Reason for most active funds underperforming is two-fold. Multi-cap funds and mid n small-cap funds have fallen much more than Nifty in 2018 and 2019. Among large caps, certain sectors like metals and infrastructure have taken heavy beating making to diversify large-cap underperforming.

“Investment managers are not beating the market. The market is beating them,” said Koel Ghosh, Head- South Asia, S&P Dow Jones Indices.

According to SPIVA (S&P Indices Versus Active Funds) Scorecard, over the last one-year period, the S&P BSE 100 returned merely 2.62 percent and 92 percent of large-cap equity funds underperformed the benchmark.

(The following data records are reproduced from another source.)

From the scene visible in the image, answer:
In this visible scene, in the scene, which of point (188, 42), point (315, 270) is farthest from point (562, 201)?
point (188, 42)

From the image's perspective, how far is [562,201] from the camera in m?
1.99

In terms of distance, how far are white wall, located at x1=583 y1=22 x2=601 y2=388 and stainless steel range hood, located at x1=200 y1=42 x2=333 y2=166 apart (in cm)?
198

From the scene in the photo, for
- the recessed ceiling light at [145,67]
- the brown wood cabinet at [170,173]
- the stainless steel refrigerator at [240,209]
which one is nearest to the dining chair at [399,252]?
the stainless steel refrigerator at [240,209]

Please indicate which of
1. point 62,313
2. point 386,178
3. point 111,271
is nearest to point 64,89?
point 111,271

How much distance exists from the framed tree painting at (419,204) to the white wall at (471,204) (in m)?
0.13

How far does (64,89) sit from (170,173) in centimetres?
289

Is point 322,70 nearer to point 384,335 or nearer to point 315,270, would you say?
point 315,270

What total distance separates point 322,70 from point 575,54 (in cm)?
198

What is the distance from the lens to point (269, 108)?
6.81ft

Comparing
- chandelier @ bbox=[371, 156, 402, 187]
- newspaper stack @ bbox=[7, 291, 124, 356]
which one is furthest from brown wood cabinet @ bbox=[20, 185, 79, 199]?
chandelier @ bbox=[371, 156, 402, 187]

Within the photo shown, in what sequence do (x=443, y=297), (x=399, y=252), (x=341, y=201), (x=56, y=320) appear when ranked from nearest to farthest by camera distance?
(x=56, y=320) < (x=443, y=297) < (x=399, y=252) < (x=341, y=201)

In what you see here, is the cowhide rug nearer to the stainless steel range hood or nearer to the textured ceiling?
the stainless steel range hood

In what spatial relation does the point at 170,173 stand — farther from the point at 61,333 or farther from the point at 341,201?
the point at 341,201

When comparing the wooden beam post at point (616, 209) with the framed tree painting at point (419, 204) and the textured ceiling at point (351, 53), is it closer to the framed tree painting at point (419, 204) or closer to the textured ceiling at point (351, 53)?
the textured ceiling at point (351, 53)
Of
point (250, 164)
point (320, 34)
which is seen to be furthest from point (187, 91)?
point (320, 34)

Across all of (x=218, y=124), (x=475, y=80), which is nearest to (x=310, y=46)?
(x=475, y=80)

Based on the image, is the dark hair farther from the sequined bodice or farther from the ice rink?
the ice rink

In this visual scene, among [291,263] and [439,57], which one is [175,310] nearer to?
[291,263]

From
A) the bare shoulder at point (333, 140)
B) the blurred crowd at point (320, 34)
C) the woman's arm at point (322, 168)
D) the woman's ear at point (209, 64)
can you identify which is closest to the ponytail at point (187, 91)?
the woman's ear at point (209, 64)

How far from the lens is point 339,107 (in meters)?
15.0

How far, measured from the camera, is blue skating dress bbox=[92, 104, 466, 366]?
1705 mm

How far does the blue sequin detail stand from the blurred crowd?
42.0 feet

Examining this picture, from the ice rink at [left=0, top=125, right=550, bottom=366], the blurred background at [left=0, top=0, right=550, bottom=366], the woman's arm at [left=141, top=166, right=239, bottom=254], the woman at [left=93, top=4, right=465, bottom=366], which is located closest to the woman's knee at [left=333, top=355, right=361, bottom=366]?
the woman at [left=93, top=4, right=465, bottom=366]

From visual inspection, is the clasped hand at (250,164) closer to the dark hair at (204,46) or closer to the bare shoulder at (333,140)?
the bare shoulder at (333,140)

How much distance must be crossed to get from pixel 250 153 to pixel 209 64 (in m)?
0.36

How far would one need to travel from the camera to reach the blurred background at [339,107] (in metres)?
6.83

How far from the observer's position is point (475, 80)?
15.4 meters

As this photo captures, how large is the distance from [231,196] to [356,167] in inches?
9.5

In fact, across 5-year and 10-year period too, the majority of actively managed large-cap equity funds underperformed the S&P BSE 100 Index.

WHY ETFs

Five years ago, Indian passive product AUM was largely concentrated around Gold ETFs.

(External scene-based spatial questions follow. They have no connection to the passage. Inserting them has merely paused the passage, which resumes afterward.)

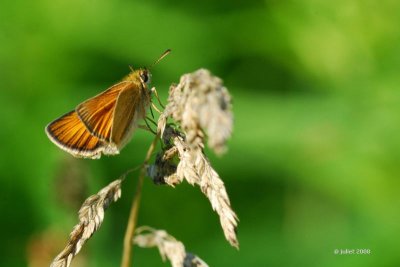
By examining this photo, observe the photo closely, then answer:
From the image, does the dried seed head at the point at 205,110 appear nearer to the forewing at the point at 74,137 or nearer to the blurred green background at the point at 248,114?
the forewing at the point at 74,137

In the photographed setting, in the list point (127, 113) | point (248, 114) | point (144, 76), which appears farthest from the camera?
point (248, 114)

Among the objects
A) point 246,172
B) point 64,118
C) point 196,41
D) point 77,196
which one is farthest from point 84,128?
point 196,41

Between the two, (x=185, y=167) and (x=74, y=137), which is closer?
(x=185, y=167)

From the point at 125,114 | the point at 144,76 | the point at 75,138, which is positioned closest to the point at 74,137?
the point at 75,138

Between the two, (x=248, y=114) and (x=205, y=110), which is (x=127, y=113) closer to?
(x=205, y=110)

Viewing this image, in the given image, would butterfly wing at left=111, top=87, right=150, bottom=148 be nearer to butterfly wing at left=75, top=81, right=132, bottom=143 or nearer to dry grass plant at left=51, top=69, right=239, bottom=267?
butterfly wing at left=75, top=81, right=132, bottom=143

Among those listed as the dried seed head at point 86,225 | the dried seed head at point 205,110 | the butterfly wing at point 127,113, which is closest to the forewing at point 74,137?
the butterfly wing at point 127,113

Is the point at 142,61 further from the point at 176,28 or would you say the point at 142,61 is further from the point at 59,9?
the point at 59,9
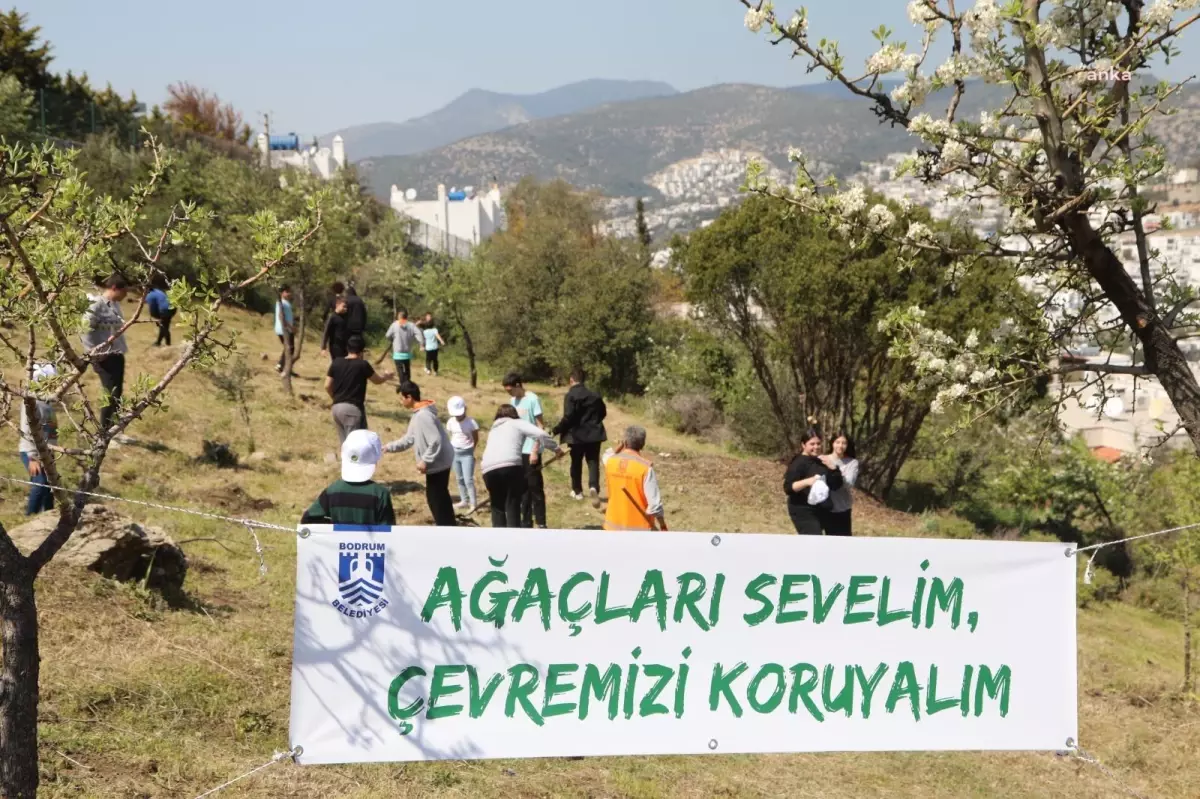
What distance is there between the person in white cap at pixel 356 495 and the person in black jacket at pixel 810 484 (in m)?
4.29

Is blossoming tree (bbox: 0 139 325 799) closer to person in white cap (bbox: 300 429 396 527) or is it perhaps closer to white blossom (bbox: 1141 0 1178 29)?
person in white cap (bbox: 300 429 396 527)

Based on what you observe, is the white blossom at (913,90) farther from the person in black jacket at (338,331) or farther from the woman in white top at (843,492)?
the person in black jacket at (338,331)

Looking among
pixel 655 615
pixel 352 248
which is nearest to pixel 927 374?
pixel 655 615

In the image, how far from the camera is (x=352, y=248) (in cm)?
2430

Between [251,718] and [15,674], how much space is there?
2.37 m

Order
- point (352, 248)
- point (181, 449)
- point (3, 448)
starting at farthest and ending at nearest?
1. point (352, 248)
2. point (181, 449)
3. point (3, 448)

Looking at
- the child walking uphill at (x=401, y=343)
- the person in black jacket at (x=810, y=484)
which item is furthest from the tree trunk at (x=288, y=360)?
the person in black jacket at (x=810, y=484)

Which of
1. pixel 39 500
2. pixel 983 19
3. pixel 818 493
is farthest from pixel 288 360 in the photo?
pixel 983 19

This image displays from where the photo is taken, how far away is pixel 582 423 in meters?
13.5

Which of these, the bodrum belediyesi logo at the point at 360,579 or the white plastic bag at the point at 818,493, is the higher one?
the bodrum belediyesi logo at the point at 360,579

But changing regulations, evolving market microstructure, and Indian government initiatives have led to the rapid growth of passive investments.

ETF experts also said that although passive investing is still at a nascent stage it is experiencing notable momentum. One of the major reason for the success of ETFs is government initiatives.

“Government initiatives are helping ETFs grow. EPFO (Employees’ Provident Fund Organisation) invests the incremental surplus into equity ETFs. Also, DIPAM (Department of Investment and Public Asset Management) does its disinvestments via ETFs whether it’s CPSE ETF or Bharat 22 ETF,” said Ghosh.

As per S&P Dow Jones data, DIPAM has raised around Rs 340 bln via multiple tranches through various ETFs since 2013. AMFI data indicates the assets under management (AUM) of passively managed funds have crossed the Rs 1 lakh crore mark.

Another driver is the push from the Securities and Exchange Board of India to drive costs down for investors and increase transparency.

“Approximating the difference between the costs of active funds (165 bps) versus passive products (53.5 bps), an Indian investor can potentially save upwards of 100 basis points investing via passive route," Ghosh said.

To illustrate the importance of costs, we will consider the total expense ratio (TER) for Indian equity mutual funds. The TERs for active equity funds are in the range of 105 bps to 225 bps.

In addition, the TER for index funds and ETF is restricted to 1 percent though, in reality, the expense ratios for many passive ETF options are much lower, dropping to as low as 7 bps for large-cap ETFs based on the S&P BSE Sensex.

Passive Challenging Active

Both globally and locally, statistics prove that benchmarks are outperforming active funds, as per SPIVA report.

As markets efficiencies grow,  experts say that it will become challenging for active funds to regularly beat the benchmarks, hence passive investing is here to stay.